# Task goal
Find the line containing "Within this image, is". Reproduce it and every line after it up to the end of the records, exactly as written.

(Visual spatial reasoning items)
####################

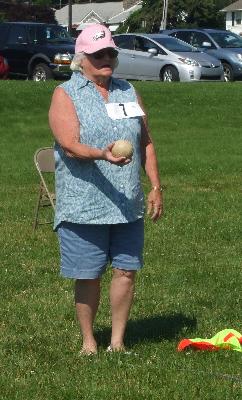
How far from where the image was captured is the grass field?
5922 millimetres

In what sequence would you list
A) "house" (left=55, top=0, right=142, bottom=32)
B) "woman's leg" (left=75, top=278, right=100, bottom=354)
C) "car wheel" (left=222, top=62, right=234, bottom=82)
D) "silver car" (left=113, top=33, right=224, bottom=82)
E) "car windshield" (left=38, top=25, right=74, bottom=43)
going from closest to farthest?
"woman's leg" (left=75, top=278, right=100, bottom=354) → "silver car" (left=113, top=33, right=224, bottom=82) → "car windshield" (left=38, top=25, right=74, bottom=43) → "car wheel" (left=222, top=62, right=234, bottom=82) → "house" (left=55, top=0, right=142, bottom=32)

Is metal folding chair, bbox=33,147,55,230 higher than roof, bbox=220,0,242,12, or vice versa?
metal folding chair, bbox=33,147,55,230

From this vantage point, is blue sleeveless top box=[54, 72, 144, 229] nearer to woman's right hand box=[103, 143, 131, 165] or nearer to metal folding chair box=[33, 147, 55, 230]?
woman's right hand box=[103, 143, 131, 165]

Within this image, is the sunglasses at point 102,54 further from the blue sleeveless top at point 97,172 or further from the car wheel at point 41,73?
the car wheel at point 41,73

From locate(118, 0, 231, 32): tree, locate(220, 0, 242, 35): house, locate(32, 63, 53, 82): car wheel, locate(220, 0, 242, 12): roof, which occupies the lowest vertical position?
locate(220, 0, 242, 35): house

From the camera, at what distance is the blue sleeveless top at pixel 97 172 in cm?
622

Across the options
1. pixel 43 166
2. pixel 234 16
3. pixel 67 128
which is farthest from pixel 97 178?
pixel 234 16

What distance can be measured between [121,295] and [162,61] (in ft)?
73.4

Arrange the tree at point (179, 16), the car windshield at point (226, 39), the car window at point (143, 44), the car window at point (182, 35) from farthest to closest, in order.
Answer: the tree at point (179, 16), the car window at point (182, 35), the car windshield at point (226, 39), the car window at point (143, 44)

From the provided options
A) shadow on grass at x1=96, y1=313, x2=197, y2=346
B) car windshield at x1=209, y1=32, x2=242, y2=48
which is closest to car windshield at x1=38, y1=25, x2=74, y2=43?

####################

# Written answer
Within this image, is the sunglasses at point 102,54 further from the blue sleeveless top at point 97,172 or further from the car wheel at point 41,73?
the car wheel at point 41,73

From locate(118, 0, 231, 32): tree, locate(220, 0, 242, 35): house, locate(32, 63, 53, 82): car wheel, locate(220, 0, 242, 12): roof, which occupies the lowest vertical position?
locate(220, 0, 242, 35): house

From the camera, at what distance is the blue sleeveless top at pixel 97 172 in cm?
622

Across the options
1. pixel 43 166
2. pixel 234 16
3. pixel 67 128
which is farthest from pixel 97 178?
pixel 234 16

What distance can be measured between [121,295] and [162,61] (in ft)?
73.4

Arrange the tree at point (179, 16), the car windshield at point (226, 39), the car window at point (143, 44), the car window at point (182, 35) from farthest to closest, in order.
Answer: the tree at point (179, 16), the car window at point (182, 35), the car windshield at point (226, 39), the car window at point (143, 44)

From the provided options
A) shadow on grass at x1=96, y1=313, x2=197, y2=346
B) car windshield at x1=209, y1=32, x2=242, y2=48
which is closest to car windshield at x1=38, y1=25, x2=74, y2=43?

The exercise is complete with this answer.